(Data listing)
* begin *

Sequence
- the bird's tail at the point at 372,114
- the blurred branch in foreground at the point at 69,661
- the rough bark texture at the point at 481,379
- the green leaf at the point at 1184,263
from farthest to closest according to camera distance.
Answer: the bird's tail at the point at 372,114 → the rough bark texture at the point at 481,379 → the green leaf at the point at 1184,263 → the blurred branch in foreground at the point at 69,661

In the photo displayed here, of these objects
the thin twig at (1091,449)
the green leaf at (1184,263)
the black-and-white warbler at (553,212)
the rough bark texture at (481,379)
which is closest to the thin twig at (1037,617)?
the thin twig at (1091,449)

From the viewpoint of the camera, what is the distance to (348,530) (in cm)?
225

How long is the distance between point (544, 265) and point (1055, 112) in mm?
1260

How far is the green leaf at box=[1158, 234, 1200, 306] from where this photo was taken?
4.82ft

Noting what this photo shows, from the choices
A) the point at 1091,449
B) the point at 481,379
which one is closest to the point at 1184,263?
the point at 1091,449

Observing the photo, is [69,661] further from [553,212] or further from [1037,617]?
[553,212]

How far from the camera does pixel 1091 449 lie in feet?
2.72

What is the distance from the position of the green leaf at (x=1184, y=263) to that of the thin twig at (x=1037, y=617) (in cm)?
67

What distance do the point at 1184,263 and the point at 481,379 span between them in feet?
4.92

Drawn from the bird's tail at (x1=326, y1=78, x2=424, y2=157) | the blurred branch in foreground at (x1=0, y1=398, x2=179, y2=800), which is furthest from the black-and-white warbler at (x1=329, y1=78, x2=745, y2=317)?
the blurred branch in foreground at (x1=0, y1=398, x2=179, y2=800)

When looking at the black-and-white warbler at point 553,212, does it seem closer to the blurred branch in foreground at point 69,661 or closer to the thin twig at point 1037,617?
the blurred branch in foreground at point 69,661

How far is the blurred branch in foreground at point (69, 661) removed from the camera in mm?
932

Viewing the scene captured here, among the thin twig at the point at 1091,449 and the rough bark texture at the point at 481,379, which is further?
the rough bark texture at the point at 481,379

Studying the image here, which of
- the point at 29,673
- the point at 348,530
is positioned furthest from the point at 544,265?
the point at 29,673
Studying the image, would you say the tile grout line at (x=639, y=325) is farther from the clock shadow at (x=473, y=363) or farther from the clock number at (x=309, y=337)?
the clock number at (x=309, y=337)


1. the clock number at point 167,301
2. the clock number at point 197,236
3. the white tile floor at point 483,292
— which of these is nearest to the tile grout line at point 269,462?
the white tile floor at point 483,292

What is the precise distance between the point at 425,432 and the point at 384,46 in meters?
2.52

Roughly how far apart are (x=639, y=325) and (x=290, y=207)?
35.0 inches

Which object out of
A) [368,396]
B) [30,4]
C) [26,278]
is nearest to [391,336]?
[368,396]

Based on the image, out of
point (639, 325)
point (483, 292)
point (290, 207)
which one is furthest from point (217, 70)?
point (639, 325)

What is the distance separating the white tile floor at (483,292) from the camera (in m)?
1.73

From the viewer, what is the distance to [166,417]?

* end *

Exercise instructions => Reproduce exactly, with nothing added, the lines from the one that contains "Studying the image here, which of" to the end of the data.

Answer to this exercise =>
Studying the image here, which of
- the point at 29,673
- the point at 348,530
is positioned furthest from the point at 544,265?
the point at 29,673
Studying the image, would you say the tile grout line at (x=639, y=325) is farther from the clock shadow at (x=473, y=363) or farther from the clock number at (x=309, y=337)?
the clock number at (x=309, y=337)


1. the clock number at point 167,301
2. the clock number at point 197,236
3. the white tile floor at point 483,292
— which of these is nearest to the tile grout line at point 269,462?
the white tile floor at point 483,292

What is the precise distance between the point at 425,432 and the point at 384,46 in meters?
2.52

Roughly how far apart are (x=639, y=325) and (x=290, y=207)?
35.0 inches

Which object out of
A) [368,396]
B) [30,4]
C) [26,278]
is nearest to [391,336]?
[368,396]

Based on the image, out of
point (639, 325)
point (483, 292)
point (290, 207)
which one is furthest from point (217, 70)?
point (639, 325)

What is the distance separating the white tile floor at (483,292) from the camera (in m)?
1.73

From the viewer, what is the distance to [166,417]?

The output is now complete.